Yes — delete entries via Memory Vault. _project.md can be edited as plain text. Checkpoints live under .memory/.vault/checkpoints/ and can be deleted manually.
Does one agent’s memory affect other agents?
Not directly. Each agent has an isolated vault. The only shared memory is _project.md.
How do I know what the agent will get next session?
The agent receives: latest handoff + decisions/lessons relevant to your command + all open tasks + _project.md. You can inspect those entries in Memory Vault before starting the conversation.
How many handoffs are kept?
Only the most recent handoff is injected into context. Older handoffs remain in the vault for reference but are not injected automatically — unless relevant in BM25 search.

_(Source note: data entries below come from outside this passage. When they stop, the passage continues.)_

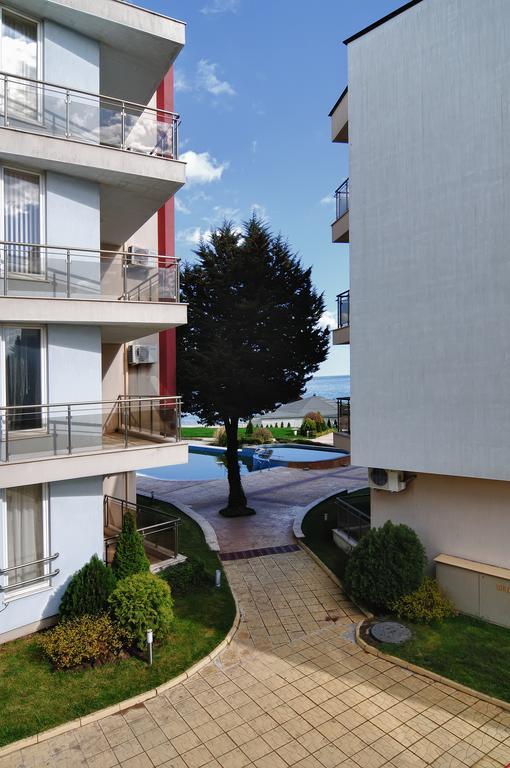 Panorama Krim Beach Apartment Rawda Exterior foto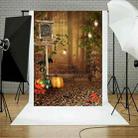 1.25x0.8m Holiday Party Photography Background Halloween Decoration Hanging Cloth, Style: C-1254 - 1
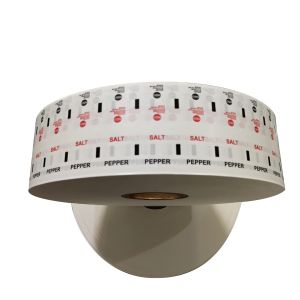 Paper Paperboard Material Customized Flexographic Printing Sugar Salt Sachet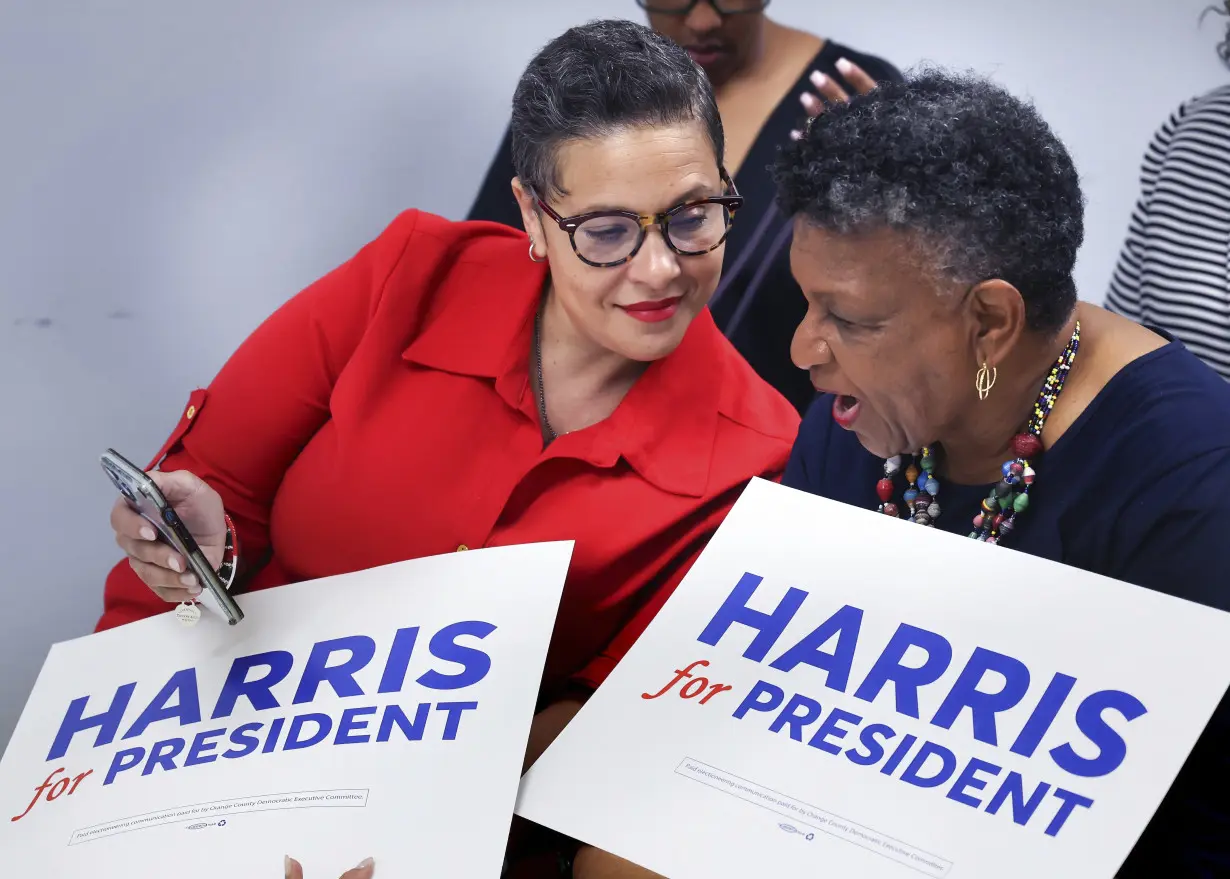 Election 2024 Harris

Can compaction lose important information?
Compaction tries to extract decisions and lessons from removed messages using pattern matching. For truly critical information, record it manually in the vault — the most reliable way to ensure the agent remembers.
What if the dashboard stays closed for a long time?
Checkpoints expire after 7 days. Vault memories (decisions, lessons, handoffs, tasks, projects) persist indefinitely. Compaction only runs while the dashboard is open — after long idle periods, the first open may trigger a heavier compaction.
Can I edit _project.md directly in a text editor?
Yes. The file is at .memory/_project.md as plain markdown. Changes apply on the next session for any agent.